----- Extrait du document
Le prévenu, appelé au secours, envoie 30 000 euros, en recourant à un système de transfert international informel appelé « awala », souvent pratiqué entre Paris et Abidjan. Il remet ainsi la somme en francs CFA à une intermédiaire ivoirienne, après quoi une correspondante parisienne livre l’équivalent en euros, emballé dans le sachet noir, à la famille Taan. La défense lit les messages précédant et suivant l’envoi de la photographie, qui semblent confirmer la version de l’accusé. « Je n’ai jamais parlé de drogue dans aucun groupe WhatsApp, s’exclame Hussein Taan. Et encore moins à mes parents ! »
La cour poursuit sur le restaurant Pasta e Pizza, qui figure lui aussi dans la liste des accusés, et auquel sont associés deux hommes, les frères Antonio et Bartolo Bruzzaniti. D’anciens habitués d’un café géré par Hussein Taan, précise le prévenu, où les trois hommes ont tissé des liens autour de leur amour commun pour la pizza. « Je leur ai fait goûter les miennes, qui ne les ont pas convaincus, raconte le Franco-Ivoirien. Mais quand ils m’ont fait goûter les leurs, j’ai été séduit et on a décidé de monter un restaurant ensemble en 2016. »
Seulement, Bartolo Bruzzaniti est un membre présumé de la mafia calabraise’Ndrangheta et serait impliqué dans des opérations de contrebande internationale de cocaïne. Hussein Taan jure l’avoir ignoré tout le temps de leur collaboration. La création de Pasta e Pizza a d’ailleurs été finalisée chez un notaire, précise-t-il, où les associés ont dû produire un extrait de casier judiciaire. Celui des frères Bruzzaniti était vierge. Recherché depuis 2022 par les autorités italiennes sur la base d’une notice rouge d’Interpol, Bartolo Bruzzaniti a été arrêté au Liban en 2023 et extradé vers l’Italie, où son frère Antonio Bruzzaniti a également été arrêté. Les deux hommes, en attente d’un jugement, ont affirmé devant la justice italienne que le Franco-Ivoirien n’avait rien à voir avec leurs activités.
Quant à Miguel Angel Devesa Mera, c’est par triangulation téléphonique que la police ivoirienne l’a rattaché à Hussein Taan. Le smartphone du prévenu a borné une fois près de celui de Miguel Angel Devesa Mera en Zone 4, une autre fois près de celui de Marcelle Akpoue. Un avocat d’Hussein Taan signale que la technique de triangulation a une précision à 300 mètres, ce qui semble insuffisant pour prouver qu’une rencontre a bien eu lieu entre les accusés. Appelés successivement à la barre, Miguel Angel Devesa Mera et Marcelle Akpoue confirment tous les deux ne pas connaître Hussein Taan. Dans une audience précédente, M. Devesa Mera avait également annoncé ne jamais s’être associé avec les frères Bruzzaniti.
----------
----- Données fournies
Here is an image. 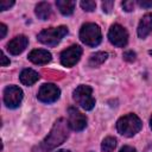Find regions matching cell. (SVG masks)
Listing matches in <instances>:
<instances>
[{
  "label": "cell",
  "instance_id": "6da1fadb",
  "mask_svg": "<svg viewBox=\"0 0 152 152\" xmlns=\"http://www.w3.org/2000/svg\"><path fill=\"white\" fill-rule=\"evenodd\" d=\"M68 135H69V124L65 119L61 118L53 124L48 137L43 139L40 144H38L36 147H33L32 152H49L55 147L59 146L61 144H63L66 140Z\"/></svg>",
  "mask_w": 152,
  "mask_h": 152
},
{
  "label": "cell",
  "instance_id": "7a4b0ae2",
  "mask_svg": "<svg viewBox=\"0 0 152 152\" xmlns=\"http://www.w3.org/2000/svg\"><path fill=\"white\" fill-rule=\"evenodd\" d=\"M142 127L141 120L135 114H127L121 116L116 122V129L121 135L133 137L135 135Z\"/></svg>",
  "mask_w": 152,
  "mask_h": 152
},
{
  "label": "cell",
  "instance_id": "3957f363",
  "mask_svg": "<svg viewBox=\"0 0 152 152\" xmlns=\"http://www.w3.org/2000/svg\"><path fill=\"white\" fill-rule=\"evenodd\" d=\"M68 34V27L66 26H58V27H49L39 32L38 40L45 45L55 46L57 45L64 36Z\"/></svg>",
  "mask_w": 152,
  "mask_h": 152
},
{
  "label": "cell",
  "instance_id": "277c9868",
  "mask_svg": "<svg viewBox=\"0 0 152 152\" xmlns=\"http://www.w3.org/2000/svg\"><path fill=\"white\" fill-rule=\"evenodd\" d=\"M80 39L88 46H96L101 43L102 34L99 25L94 23L84 24L80 30Z\"/></svg>",
  "mask_w": 152,
  "mask_h": 152
},
{
  "label": "cell",
  "instance_id": "5b68a950",
  "mask_svg": "<svg viewBox=\"0 0 152 152\" xmlns=\"http://www.w3.org/2000/svg\"><path fill=\"white\" fill-rule=\"evenodd\" d=\"M72 97L76 101V103L80 104L86 110H90L95 106V99L93 97V89L89 86L86 84L78 86L74 90Z\"/></svg>",
  "mask_w": 152,
  "mask_h": 152
},
{
  "label": "cell",
  "instance_id": "8992f818",
  "mask_svg": "<svg viewBox=\"0 0 152 152\" xmlns=\"http://www.w3.org/2000/svg\"><path fill=\"white\" fill-rule=\"evenodd\" d=\"M108 38L113 45H115L118 48H124L128 42V33L124 26H121L119 24H114L109 28Z\"/></svg>",
  "mask_w": 152,
  "mask_h": 152
},
{
  "label": "cell",
  "instance_id": "52a82bcc",
  "mask_svg": "<svg viewBox=\"0 0 152 152\" xmlns=\"http://www.w3.org/2000/svg\"><path fill=\"white\" fill-rule=\"evenodd\" d=\"M23 90L17 86H8L4 90V102L8 108H17L23 100Z\"/></svg>",
  "mask_w": 152,
  "mask_h": 152
},
{
  "label": "cell",
  "instance_id": "ba28073f",
  "mask_svg": "<svg viewBox=\"0 0 152 152\" xmlns=\"http://www.w3.org/2000/svg\"><path fill=\"white\" fill-rule=\"evenodd\" d=\"M61 95V90L59 88L53 84V83H45L40 87L39 91H38V100L40 102H44V103H52L55 101L58 100Z\"/></svg>",
  "mask_w": 152,
  "mask_h": 152
},
{
  "label": "cell",
  "instance_id": "9c48e42d",
  "mask_svg": "<svg viewBox=\"0 0 152 152\" xmlns=\"http://www.w3.org/2000/svg\"><path fill=\"white\" fill-rule=\"evenodd\" d=\"M82 56V48L80 45H71L68 49L63 50L61 53V63L64 66H74Z\"/></svg>",
  "mask_w": 152,
  "mask_h": 152
},
{
  "label": "cell",
  "instance_id": "30bf717a",
  "mask_svg": "<svg viewBox=\"0 0 152 152\" xmlns=\"http://www.w3.org/2000/svg\"><path fill=\"white\" fill-rule=\"evenodd\" d=\"M68 124L72 131H82L87 126V118L75 107L68 109Z\"/></svg>",
  "mask_w": 152,
  "mask_h": 152
},
{
  "label": "cell",
  "instance_id": "8fae6325",
  "mask_svg": "<svg viewBox=\"0 0 152 152\" xmlns=\"http://www.w3.org/2000/svg\"><path fill=\"white\" fill-rule=\"evenodd\" d=\"M27 44H28L27 37L20 34V36L14 37L12 40L8 42V44H7V50H8V52H10L11 55H19V53H21V52L26 49Z\"/></svg>",
  "mask_w": 152,
  "mask_h": 152
},
{
  "label": "cell",
  "instance_id": "7c38bea8",
  "mask_svg": "<svg viewBox=\"0 0 152 152\" xmlns=\"http://www.w3.org/2000/svg\"><path fill=\"white\" fill-rule=\"evenodd\" d=\"M51 58V53L44 49H36L28 53V59L34 64H48Z\"/></svg>",
  "mask_w": 152,
  "mask_h": 152
},
{
  "label": "cell",
  "instance_id": "4fadbf2b",
  "mask_svg": "<svg viewBox=\"0 0 152 152\" xmlns=\"http://www.w3.org/2000/svg\"><path fill=\"white\" fill-rule=\"evenodd\" d=\"M152 32V13H146L138 26V36L140 38H145L147 37L150 33Z\"/></svg>",
  "mask_w": 152,
  "mask_h": 152
},
{
  "label": "cell",
  "instance_id": "5bb4252c",
  "mask_svg": "<svg viewBox=\"0 0 152 152\" xmlns=\"http://www.w3.org/2000/svg\"><path fill=\"white\" fill-rule=\"evenodd\" d=\"M19 80L25 86H32L39 80V74L32 69H24L19 75Z\"/></svg>",
  "mask_w": 152,
  "mask_h": 152
},
{
  "label": "cell",
  "instance_id": "9a60e30c",
  "mask_svg": "<svg viewBox=\"0 0 152 152\" xmlns=\"http://www.w3.org/2000/svg\"><path fill=\"white\" fill-rule=\"evenodd\" d=\"M34 12H36V15H37L39 19L46 20V19H49L50 15H51V6H50V4L45 2V1H42V2H39V4L36 6Z\"/></svg>",
  "mask_w": 152,
  "mask_h": 152
},
{
  "label": "cell",
  "instance_id": "2e32d148",
  "mask_svg": "<svg viewBox=\"0 0 152 152\" xmlns=\"http://www.w3.org/2000/svg\"><path fill=\"white\" fill-rule=\"evenodd\" d=\"M56 6L58 7L59 12L63 15H71L74 13V10H75V1H70V0H57L56 1Z\"/></svg>",
  "mask_w": 152,
  "mask_h": 152
},
{
  "label": "cell",
  "instance_id": "e0dca14e",
  "mask_svg": "<svg viewBox=\"0 0 152 152\" xmlns=\"http://www.w3.org/2000/svg\"><path fill=\"white\" fill-rule=\"evenodd\" d=\"M108 57V53L107 52H95L93 53L90 57H89V61H88V65L91 66V68H95V66H99L101 65Z\"/></svg>",
  "mask_w": 152,
  "mask_h": 152
},
{
  "label": "cell",
  "instance_id": "ac0fdd59",
  "mask_svg": "<svg viewBox=\"0 0 152 152\" xmlns=\"http://www.w3.org/2000/svg\"><path fill=\"white\" fill-rule=\"evenodd\" d=\"M116 147V139L113 137H107L102 140L101 148L103 152H113L114 148Z\"/></svg>",
  "mask_w": 152,
  "mask_h": 152
},
{
  "label": "cell",
  "instance_id": "d6986e66",
  "mask_svg": "<svg viewBox=\"0 0 152 152\" xmlns=\"http://www.w3.org/2000/svg\"><path fill=\"white\" fill-rule=\"evenodd\" d=\"M80 5H81V7H82L84 11H87V12H91V11H94L95 7H96V2L93 1V0H82Z\"/></svg>",
  "mask_w": 152,
  "mask_h": 152
},
{
  "label": "cell",
  "instance_id": "ffe728a7",
  "mask_svg": "<svg viewBox=\"0 0 152 152\" xmlns=\"http://www.w3.org/2000/svg\"><path fill=\"white\" fill-rule=\"evenodd\" d=\"M13 5H14V1L13 0H2L0 2V11L10 10V7H12Z\"/></svg>",
  "mask_w": 152,
  "mask_h": 152
},
{
  "label": "cell",
  "instance_id": "44dd1931",
  "mask_svg": "<svg viewBox=\"0 0 152 152\" xmlns=\"http://www.w3.org/2000/svg\"><path fill=\"white\" fill-rule=\"evenodd\" d=\"M113 7H114V1H103L102 2V10H103V12H106V13H110L112 12V10H113Z\"/></svg>",
  "mask_w": 152,
  "mask_h": 152
},
{
  "label": "cell",
  "instance_id": "7402d4cb",
  "mask_svg": "<svg viewBox=\"0 0 152 152\" xmlns=\"http://www.w3.org/2000/svg\"><path fill=\"white\" fill-rule=\"evenodd\" d=\"M135 57H137V55L133 51H125L124 52V59L127 61V62H134Z\"/></svg>",
  "mask_w": 152,
  "mask_h": 152
},
{
  "label": "cell",
  "instance_id": "603a6c76",
  "mask_svg": "<svg viewBox=\"0 0 152 152\" xmlns=\"http://www.w3.org/2000/svg\"><path fill=\"white\" fill-rule=\"evenodd\" d=\"M121 5L126 12H132L134 10V1H124Z\"/></svg>",
  "mask_w": 152,
  "mask_h": 152
},
{
  "label": "cell",
  "instance_id": "cb8c5ba5",
  "mask_svg": "<svg viewBox=\"0 0 152 152\" xmlns=\"http://www.w3.org/2000/svg\"><path fill=\"white\" fill-rule=\"evenodd\" d=\"M138 5L142 8H151L152 7V0H138Z\"/></svg>",
  "mask_w": 152,
  "mask_h": 152
},
{
  "label": "cell",
  "instance_id": "d4e9b609",
  "mask_svg": "<svg viewBox=\"0 0 152 152\" xmlns=\"http://www.w3.org/2000/svg\"><path fill=\"white\" fill-rule=\"evenodd\" d=\"M6 33H7V26L5 24H0V38L1 39L5 38Z\"/></svg>",
  "mask_w": 152,
  "mask_h": 152
},
{
  "label": "cell",
  "instance_id": "484cf974",
  "mask_svg": "<svg viewBox=\"0 0 152 152\" xmlns=\"http://www.w3.org/2000/svg\"><path fill=\"white\" fill-rule=\"evenodd\" d=\"M0 64H1V66H6V65L10 64V59L6 57V55L4 52H1V62H0Z\"/></svg>",
  "mask_w": 152,
  "mask_h": 152
},
{
  "label": "cell",
  "instance_id": "4316f807",
  "mask_svg": "<svg viewBox=\"0 0 152 152\" xmlns=\"http://www.w3.org/2000/svg\"><path fill=\"white\" fill-rule=\"evenodd\" d=\"M119 152H137V150H135L134 147H132V146H128V145H126V146L121 147Z\"/></svg>",
  "mask_w": 152,
  "mask_h": 152
},
{
  "label": "cell",
  "instance_id": "83f0119b",
  "mask_svg": "<svg viewBox=\"0 0 152 152\" xmlns=\"http://www.w3.org/2000/svg\"><path fill=\"white\" fill-rule=\"evenodd\" d=\"M144 152H152V144L151 145H148L146 148H145V151Z\"/></svg>",
  "mask_w": 152,
  "mask_h": 152
},
{
  "label": "cell",
  "instance_id": "f1b7e54d",
  "mask_svg": "<svg viewBox=\"0 0 152 152\" xmlns=\"http://www.w3.org/2000/svg\"><path fill=\"white\" fill-rule=\"evenodd\" d=\"M57 152H70L69 150H59V151H57Z\"/></svg>",
  "mask_w": 152,
  "mask_h": 152
},
{
  "label": "cell",
  "instance_id": "f546056e",
  "mask_svg": "<svg viewBox=\"0 0 152 152\" xmlns=\"http://www.w3.org/2000/svg\"><path fill=\"white\" fill-rule=\"evenodd\" d=\"M150 126H151V129H152V116H151V120H150Z\"/></svg>",
  "mask_w": 152,
  "mask_h": 152
},
{
  "label": "cell",
  "instance_id": "4dcf8cb0",
  "mask_svg": "<svg viewBox=\"0 0 152 152\" xmlns=\"http://www.w3.org/2000/svg\"><path fill=\"white\" fill-rule=\"evenodd\" d=\"M150 55H151V56H152V50H150Z\"/></svg>",
  "mask_w": 152,
  "mask_h": 152
}]
</instances>
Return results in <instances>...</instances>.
----------
→ Tâche énoncée
D'après l'extrait du document, quelle précision un avocat d'Hussein Taan attribue-t-il à la technique de triangulation ? Les lignes n'interviennent en rien ici.

→ Réponse complète
Une précision à 300 mètres.